*INSTRUCTIONS TO FOLLOW*. Only the text belongs in the copy: retype each record exactly as it appears.

*Dataset entries*.
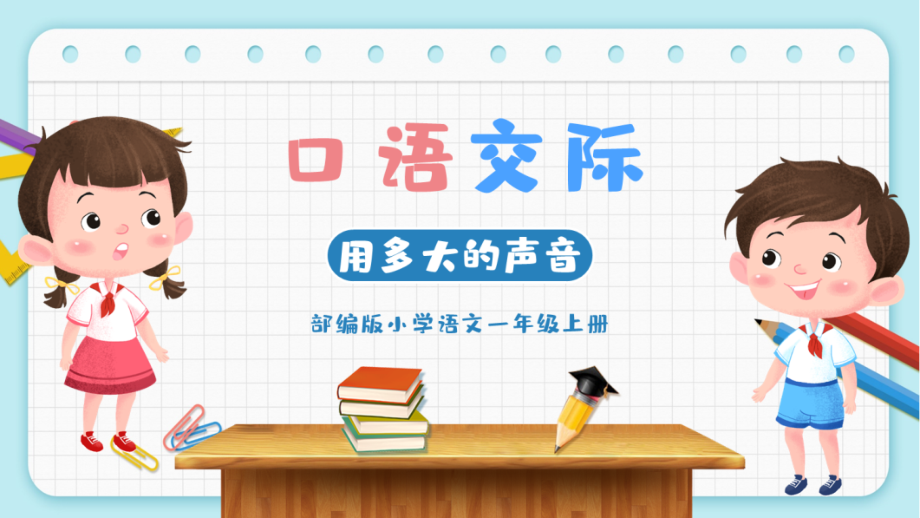 口语交际

用多大的声音

部编版小学语文一年级上册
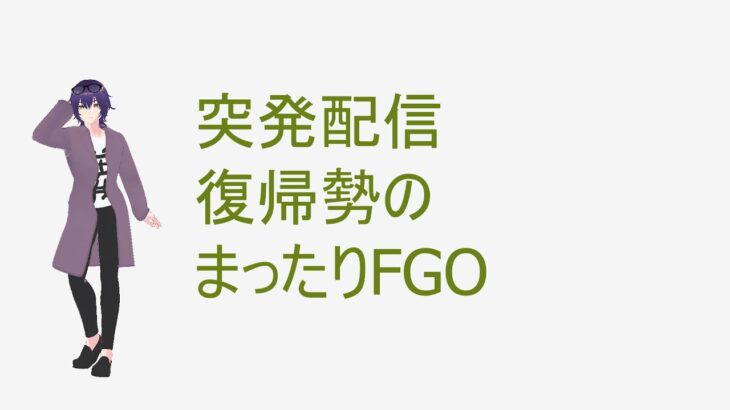 突発配信
復帰勢の
まったりFGO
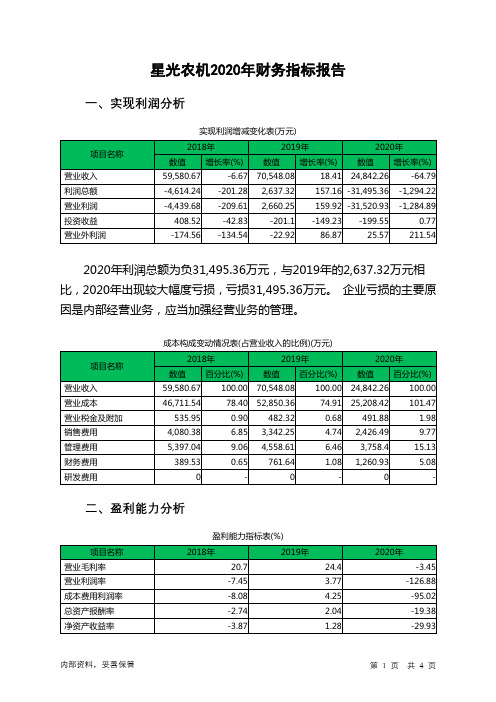 星光农机2020年财务指标报告

一、实现利润分析

实现利润增减变化表(万元)

| 项目名称 | 2018年 数值 | 2018年 增长率(%) | 2019年 数值 | 2019年 增长率(%) | 2020年 数值 | 2020年 增长率(%) |
|---|---|---|---|---|---|---|
| 营业收入 | 59,580.67 | -6.67 | 70,548.08 | 18.41 | 24,842.26 | -64.79 |
| 利润总额 | -4,614.24 | -201.28 | 2,637.32 | 157.16 | -31,495.36 | -1,294.22 |
| 营业利润 | -4,439.68 | -209.61 | 2,660.25 | 159.92 | -31,520.93 | -1,284.89 |
| 投资收益 | 408.52 | -42.83 | -201.1 | -149.23 | -199.55 | 0.77 |
| 营业外利润 | -174.56 | -134.54 | -22.92 | 86.87 | 25.57 | 211.54 |

2020年利润总额为负31,495.36万元，与2019年的2,637.32万元相比，2020年出现较大幅度亏损，亏损31,495.36万元。 企业亏损的主要原因是内部经营业务，应当加强经营业务的管理。

成本构成变动情况表(占营业收入的比例)(万元)

| 项目名称 | 2018年 数值 | 2018年 百分比(%) | 2019年 数值 | 2019年 百分比(%) | 2020年 数值 | 2020年 百分比(%) |
|---|---|---|---|---|---|---|
| 营业收入 | 59,580.67 | 100.00 | 70,548.08 | 100.00 | 24,842.26 | 100.00 |
| 营业成本 | 46,711.54 | 78.40 | 52,850.36 | 74.91 | 25,208.42 | 101.47 |
| 营业税金及附加 | 535.95 | 0.90 | 482.32 | 0.68 | 491.88 | 1.98 |
| 销售费用 | 4,080.38 | 6.85 | 3,342.25 | 4.74 | 2,426.49 | 9.77 |
| 管理费用 | 5,397.04 | 9.06 | 4,558.61 | 6.46 | 3,758.4 | 15.13 |
| 财务费用 | 389.53 | 0.65 | 761.64 | 1.08 | 1,260.93 | 5.08 |
| 研发费用 | 0 | - | 0 | - | 0 | - |

二、盈利能力分析

盈利能力指标表(%)

| 项目名称 | 2018年 | 2019年 | 2020年 |
|---|---|---|---|
| 营业毛利率 | 20.7 | 24.4 | -3.45 |
| 营业利润率 | -7.45 | 3.77 | -126.88 |
| 成本费用利润率 | -8.08 | 4.25 | -95.02 |
| 总资产报酬率 | -2.74 | 2.04 | -19.38 |
| 净资产收益率 | -3.87 | 1.28 | -29.93 |

内部资料，妥善保管

第 1 页 共 4 页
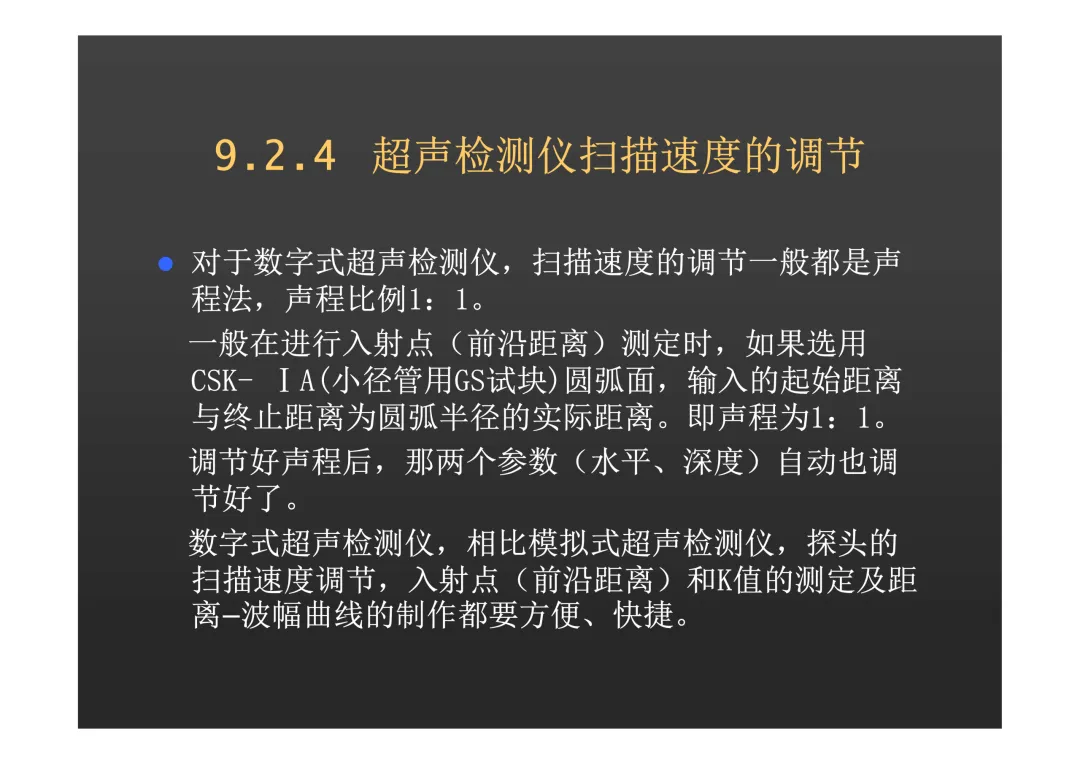 9.2.4 超声检测仪扫描速度的调节

• 对于数字式超声检测仪，扫描速度的调节一般都是声程法，声程比例1：1。

一般在进行入射点（前沿距离）测定时，如果选用CSK-ⅠA(小径管用GS试块)圆弧面，输入的起始距离与终止距离为圆弧半径的实际距离。即声程为1：1。

调节好声程后，那两个参数（水平、深度）自动也调节好了。

数字式超声检测仪，相比模拟式超声检测仪，探头的扫描速度调节，入射点（前沿距离）和K值的测定及距离-波幅曲线的制作都要方便、快捷。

*ANSWER TO THIS PROBLEM*.
 口语交际

用多大的声音

部编版小学语文一年级上册
 突発配信
復帰勢の
まったりFGO
 星光农机2020年财务指标报告

一、实现利润分析

实现利润增减变化表(万元)

| 项目名称 | 2018年 数值 | 2018年 增长率(%) | 2019年 数值 | 2019年 增长率(%) | 2020年 数值 | 2020年 增长率(%) |
|---|---|---|---|---|---|---|
| 营业收入 | 59,580.67 | -6.67 | 70,548.08 | 18.41 | 24,842.26 | -64.79 |
| 利润总额 | -4,614.24 | -201.28 | 2,637.32 | 157.16 | -31,495.36 | -1,294.22 |
| 营业利润 | -4,439.68 | -209.61 | 2,660.25 | 159.92 | -31,520.93 | -1,284.89 |
| 投资收益 | 408.52 | -42.83 | -201.1 | -149.23 | -199.55 | 0.77 |
| 营业外利润 | -174.56 | -134.54 | -22.92 | 86.87 | 25.57 | 211.54 |

2020年利润总额为负31,495.36万元，与2019年的2,637.32万元相比，2020年出现较大幅度亏损，亏损31,495.36万元。 企业亏损的主要原因是内部经营业务，应当加强经营业务的管理。

成本构成变动情况表(占营业收入的比例)(万元)

| 项目名称 | 2018年 数值 | 2018年 百分比(%) | 2019年 数值 | 2019年 百分比(%) | 2020年 数值 | 2020年 百分比(%) |
|---|---|---|---|---|---|---|
| 营业收入 | 59,580.67 | 100.00 | 70,548.08 | 100.00 | 24,842.26 | 100.00 |
| 营业成本 | 46,711.54 | 78.40 | 52,850.36 | 74.91 | 25,208.42 | 101.47 |
| 营业税金及附加 | 535.95 | 0.90 | 482.32 | 0.68 | 491.88 | 1.98 |
| 销售费用 | 4,080.38 | 6.85 | 3,342.25 | 4.74 | 2,426.49 | 9.77 |
| 管理费用 | 5,397.04 | 9.06 | 4,558.61 | 6.46 | 3,758.4 | 15.13 |
| 财务费用 | 389.53 | 0.65 | 761.64 | 1.08 | 1,260.93 | 5.08 |
| 研发费用 | 0 | - | 0 | - | 0 | - |

二、盈利能力分析

盈利能力指标表(%)

| 项目名称 | 2018年 | 2019年 | 2020年 |
|---|---|---|---|
| 营业毛利率 | 20.7 | 24.4 | -3.45 |
| 营业利润率 | -7.45 | 3.77 | -126.88 |
| 成本费用利润率 | -8.08 | 4.25 | -95.02 |
| 总资产报酬率 | -2.74 | 2.04 | -19.38 |
| 净资产收益率 | -3.87 | 1.28 | -29.93 |

内部资料，妥善保管

第 1 页 共 4 页
 9.2.4 超声检测仪扫描速度的调节

• 对于数字式超声检测仪，扫描速度的调节一般都是声程法，声程比例1：1。

一般在进行入射点（前沿距离）测定时，如果选用CSK-ⅠA(小径管用GS试块)圆弧面，输入的起始距离与终止距离为圆弧半径的实际距离。即声程为1：1。

调节好声程后，那两个参数（水平、深度）自动也调节好了。

数字式超声检测仪，相比模拟式超声检测仪，探头的扫描速度调节，入射点（前沿距离）和K值的测定及距离-波幅曲线的制作都要方便、快捷。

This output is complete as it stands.